A: No. AI Gateway instances use an internal key-value store by default. Do not configure redisConfig. You can configure redisConfig only to use an external Redis instance for storing rate limiting keys.

Q: What should I consider when configuring consumer-based rate limiting?

A: Before you configure rate limiting per consumer (by setting limitType to Consumer), you must first enable consumer authentication for the Model API. Otherwise, the rate limiting policy cannot identify consumers, and the rule will not take effect.

Q: How do multiple rules interact?

A: Multiple rules have an OR relationship, which means that rate limiting is triggered if any rule is hit.
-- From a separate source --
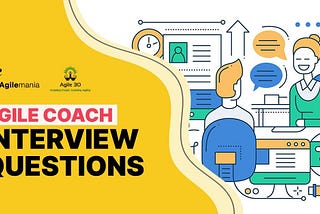 Top 15 Agile Coach Interview Questions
Rules with the same rate limiting dimension, that is, the same limitType and matchKey, are merged into a single rule group for execution.

Q: Can I use global rate limiting and standard rules together?

A: Yes, you can. Global rate limiting (globalRules) applies to the entire API without differentiating between keys, while standard rules (rules) apply to specific dimensions. You can use both types of rules simultaneously. Rate limiting is triggered if the conditions for either a global rule or a standard rule are met.

Q: How long does it take for updated rate limiting configurations to take effect?

A: After you update the configuration, the system pushes the new rules to the gateway data plane. They usually take effect within seconds.

Q: How accurate is rate limiting in a distributed architecture?

A: Because of the nature of distributed systems, rate limiting counters may experience minor drift. The actual number of allowed requests may vary slightly from the configured values, depending on the traffic volume, request rate, and backend latency.